Is it then the case that the reason that we care so little about the aborting of the children is because we care too much about our own interests? Do we not do the obvious thing and block the doors to the abortion death-houses today because we immediately recognise that to do so, and to keep doing so, would be to put all our personal interests at risk?

We can go on doing what we have been doing to try and stop abortion, perhaps forever, while each day hundreds more lives are lost. Or we can act more consistently with the claim that every abortion kills someone, someone of the same value as you and I, and act directly to try and save them – just as we would hope that someone would intervene to save us if someone were attempting to take our life.

If we do this we will assuredly pay a very high price. But perhaps that is what it will take – having hundreds, maybe thousands, of “good” citizens- doctors, pastors, shop assistants, pensioners, truck drivers, teachers, students, lawyers, etc, losing their possessions, sitting in jail, because they will not stand aside and let the little ones be killed. Maybe the sight of responsible citizens actually paying a high price for their convictions will be what is needed for our society to eventually face up to, and repent of, the horror that is abortion. However even that may not bring about the desired change, but even so, perhaps it would still be the case that jail would be the right place for Christians to be, in a society that allows its children to be killed.

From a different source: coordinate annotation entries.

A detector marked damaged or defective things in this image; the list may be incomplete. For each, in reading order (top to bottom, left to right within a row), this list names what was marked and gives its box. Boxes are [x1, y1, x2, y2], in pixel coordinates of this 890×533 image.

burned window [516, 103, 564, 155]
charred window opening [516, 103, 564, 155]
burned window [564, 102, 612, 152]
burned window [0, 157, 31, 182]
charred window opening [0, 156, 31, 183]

While this is a sobering prospect, it should hardly be a surprising one for Christians, given that Jesus told those who want to follow him that they must take up a cross, an instrument for their execution. (But not forgetting the joy and peace that are also promised!).

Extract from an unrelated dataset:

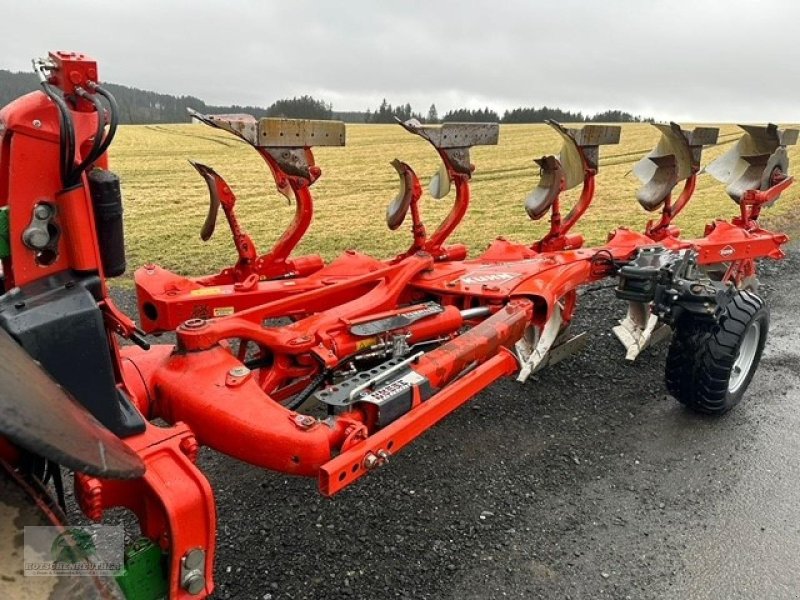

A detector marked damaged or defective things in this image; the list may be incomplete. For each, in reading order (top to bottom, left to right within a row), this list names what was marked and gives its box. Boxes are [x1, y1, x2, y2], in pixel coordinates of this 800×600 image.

rusty metal surface [0, 326, 145, 480]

One writer says of the church today, “Christianity in modern America [Australia?] is, in large part, innocuous. It tends to be easy, upbeat, convenient, and compatible. It does not require self-sacrifice, discipline, humility, an otherworldly outlook, a zeal for souls, a fear as well as a love for God. . . .Authentic Christianity and the world are by definition at odds. That was decreed unequivocally and repeatedly by the Founder,” (Thomas Reeves, The Empty Church, 1996)

Will we pretend that the bridge is not down and try to go back to sleep? Or will we do what is obvious and normal and non-violently intervene on behalf of the tens of thousands of innocent, defenceless unborn – no matter what the cost to ourselves may be?

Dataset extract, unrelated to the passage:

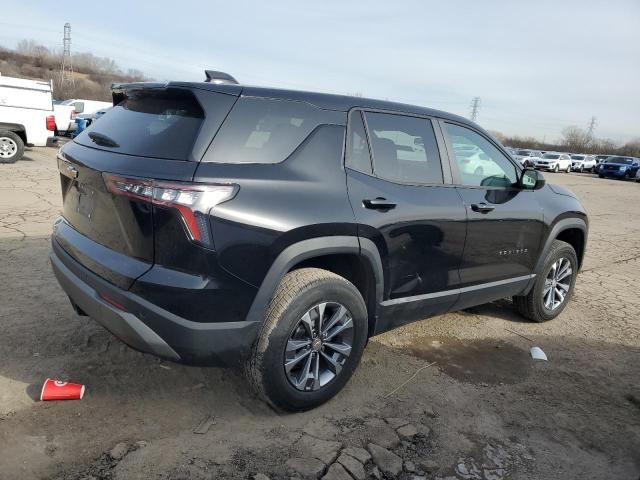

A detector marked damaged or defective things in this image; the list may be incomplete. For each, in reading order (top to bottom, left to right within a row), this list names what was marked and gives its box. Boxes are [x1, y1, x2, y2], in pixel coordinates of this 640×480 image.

cracked asphalt [0, 147, 636, 480]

“Remember those earlier days after you had received the light, when you stood your ground in a great contest in the face of suffering. Sometimes you were publicly exposed to insult and persecution; at other times you stood side by side with those who were so treated. You sympathised with those in prison and joyfully accepted the confiscation of your property, because you knew that you yourselves had better and lasting possessions.

So do not throw away your confidence; it will be richly rewarded. You need to persevere so that when you have done the will of God, you will receive what he has promised.”